The US Food and Drug Administration (FDA) approved andexanet in 2018 under their Accelerated Approval pathway.
The cohort study comprised 352 patients from 63 centres across North America and Europe who presented with acute major bleeding within 18 hours of apixaban, rivaroxaban or edoxaban (at any dose) or enoxaparin (at a dose of at least 1mg/kg/day).
Patients had a mean age of 77 years, and were typically anticoagulated to prevent stroke as a consequence of atrial fibrillation. Bleeding sites were typically intracranial (64%) and gastrointestinal (26%).
The study found andexanet reduced anti–factor Xa activity by 92% in apixaban patients – from 149.7 ng/ml (123.7 IU/ml) at baseline to 11.1 ng/ml (9.2 IU/ml) by the end of the bolus administration.
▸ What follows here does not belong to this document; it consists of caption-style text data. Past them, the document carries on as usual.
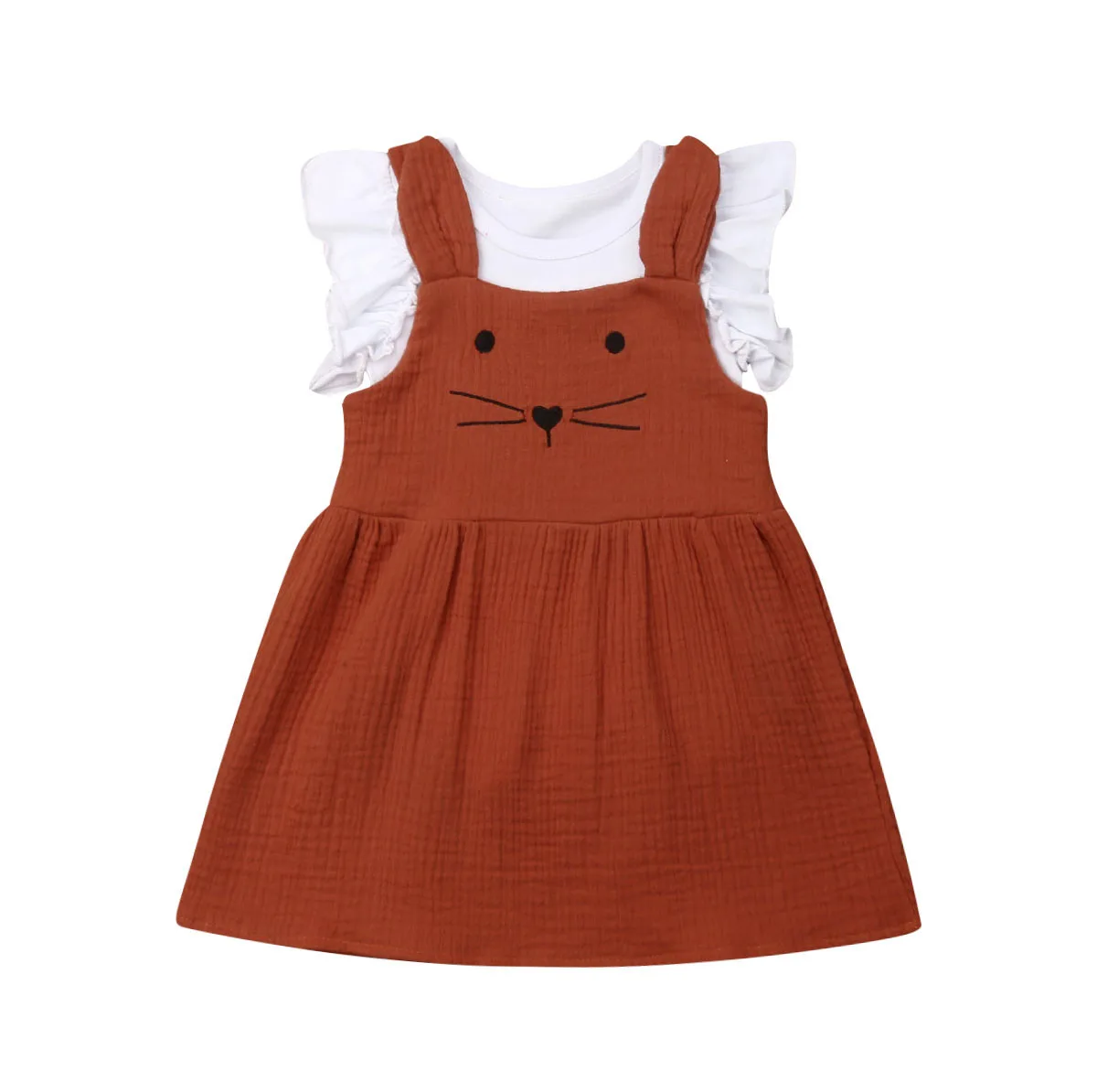 

2019 Cute Newborn Baby Girls Summer Dresses Ruffle Tops T-shirt Strap Cartoon Dress Party Casual Toddler Baby Girls Clothes se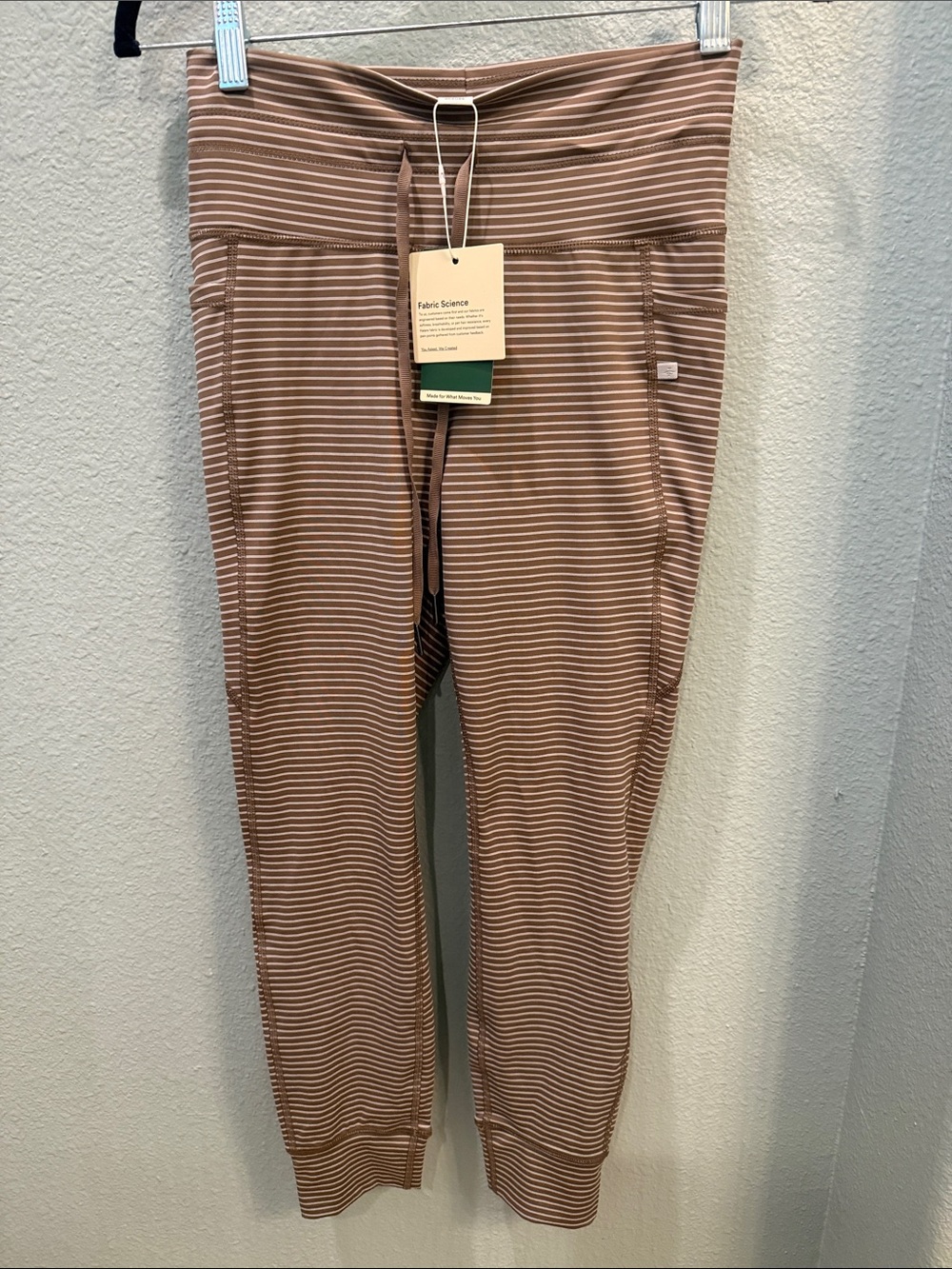 Halara Striped Jogger Pants - Brown Cream Medium NWT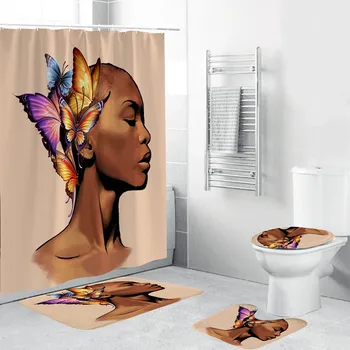 4PC/Set Be Yourself Lady Bath Set Polyester Fiber Non-Slip Lavatory Waterproof Shower Curtain Toilet Cover Mat Set Home Bathroom
4PC/Set Be Yourself Lady Bath Set Polyester Fiber Non-Slip Lavatory Waterproof Shower Curtain Toilet Cover Mat Set Home Bathroom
A similar sized reduction was seen in patients on rivaroxaban – a 92% reduction in anti–factor Xa activity from 211.8 ng/ml (175 IU/ml) to 14.2 ng.ml (11.7 IU/ml). A 75% reduction in anti–factor Xa activity was seen in patients on enoxaparin.
The majority of patients (82%) were adjudicated as having excellent or good hemostatic efficacy at 12 hours.
Two patients experienced an infusion reaction and none developed antibodies to Factor Xa or X or neutralising antibodies to andexanet.
The study identified thrombotic events in 10% of patients during a 30-day follow-up and deaths mainly due to cardiovascular causes in 14% of the patients.
“Not surprisingly, a majority of events occurred in patients in whom resumption of oral anticoagulation was delayed or in patients who did not restart anticoagulation. After restarting of oral anticoagulation, no patient had a thrombotic event during the 30-day follow-up,” the study said.
The ANNEXA-4 study was sponsored by Portola Pharmaceuticals.